A fuel cell can be envisioned as sort of an electrical sandwich with an electrolyte positioned between two oppositely charged metal plates, one called an anode and the other called a cathode.[5]The anode is the negative post of the fuel cell and the cathode operates as the positive post. The function of the anode is to act as a catalyst (a special material that facilitates the reaction of oxygen and hydrogen) and conduct electrons that are freed from hydrogen molecules so they can be used in an external circuit. Channels etched in the anode assist in effectively dispersing the hydrogen gas equally over the surface of the catalyst. The cathode also has the same type of channels etched into it so it can evenly disperse oxygen over the surface of the catalyst. The cathode is also responsible for conducting electrons back from the external circuit to the catalyst. Here, they recombine with hydrogen ions and oxygen to form a byproduct—water.[6] Every fuel cell also has an electrolyte that operates as a proton exchange membrane. Made of a very specially treated material, the function of the electrolyte is to conduct positively charged ions while blocking electrons.[7]

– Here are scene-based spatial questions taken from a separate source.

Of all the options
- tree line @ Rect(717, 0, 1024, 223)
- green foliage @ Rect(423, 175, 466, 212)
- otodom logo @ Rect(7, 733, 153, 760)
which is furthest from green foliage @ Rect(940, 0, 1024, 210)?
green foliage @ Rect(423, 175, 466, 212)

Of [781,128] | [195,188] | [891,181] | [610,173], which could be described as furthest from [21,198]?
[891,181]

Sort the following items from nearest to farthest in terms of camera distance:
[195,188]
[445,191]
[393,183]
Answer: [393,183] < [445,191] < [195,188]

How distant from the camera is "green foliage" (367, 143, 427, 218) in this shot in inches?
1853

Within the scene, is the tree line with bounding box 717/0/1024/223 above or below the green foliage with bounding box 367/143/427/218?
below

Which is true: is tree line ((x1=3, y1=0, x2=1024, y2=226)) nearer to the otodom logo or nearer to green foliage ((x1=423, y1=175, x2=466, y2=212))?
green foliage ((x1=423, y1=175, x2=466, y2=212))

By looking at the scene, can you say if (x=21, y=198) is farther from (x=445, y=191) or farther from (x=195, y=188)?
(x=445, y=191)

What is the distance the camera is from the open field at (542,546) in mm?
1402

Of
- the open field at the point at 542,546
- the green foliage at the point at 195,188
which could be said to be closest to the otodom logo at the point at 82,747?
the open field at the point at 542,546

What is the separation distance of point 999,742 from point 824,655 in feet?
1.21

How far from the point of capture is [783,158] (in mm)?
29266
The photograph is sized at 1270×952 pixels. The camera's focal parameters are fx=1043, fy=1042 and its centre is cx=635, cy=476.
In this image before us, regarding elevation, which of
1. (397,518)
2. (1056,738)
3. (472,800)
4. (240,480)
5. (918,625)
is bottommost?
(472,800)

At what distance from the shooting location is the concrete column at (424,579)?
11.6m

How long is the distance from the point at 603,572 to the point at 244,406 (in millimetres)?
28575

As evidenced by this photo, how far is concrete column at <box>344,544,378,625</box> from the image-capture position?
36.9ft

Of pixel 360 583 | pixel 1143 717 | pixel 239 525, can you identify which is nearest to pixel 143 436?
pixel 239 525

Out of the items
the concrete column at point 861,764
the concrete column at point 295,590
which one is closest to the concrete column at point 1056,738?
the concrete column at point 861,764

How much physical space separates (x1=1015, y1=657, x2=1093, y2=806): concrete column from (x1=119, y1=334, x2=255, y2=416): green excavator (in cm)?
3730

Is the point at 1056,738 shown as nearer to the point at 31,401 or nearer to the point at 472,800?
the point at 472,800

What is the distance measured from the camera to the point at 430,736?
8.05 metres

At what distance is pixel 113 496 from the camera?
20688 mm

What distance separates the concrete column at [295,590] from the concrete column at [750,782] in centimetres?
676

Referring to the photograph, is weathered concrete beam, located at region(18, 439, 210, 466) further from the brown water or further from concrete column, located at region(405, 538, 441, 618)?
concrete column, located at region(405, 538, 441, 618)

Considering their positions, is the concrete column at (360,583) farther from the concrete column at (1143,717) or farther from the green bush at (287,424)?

The chemical reaction occurs as follows. Hydrogen is guided towards the catalyst. The catalyst works to break or split the hydrogen atom into protons and electrons. While the protons continue on through the anode, electrons are redirected through a circuit to generate electrical power. Both protons and electrons then meet up on the other side to combine with oxygen that has passed through the cathode. The protons, electrons, and oxygen merge to create water. Heat and water, both byproducts of the fuel cell, can be captured and re-used.[8]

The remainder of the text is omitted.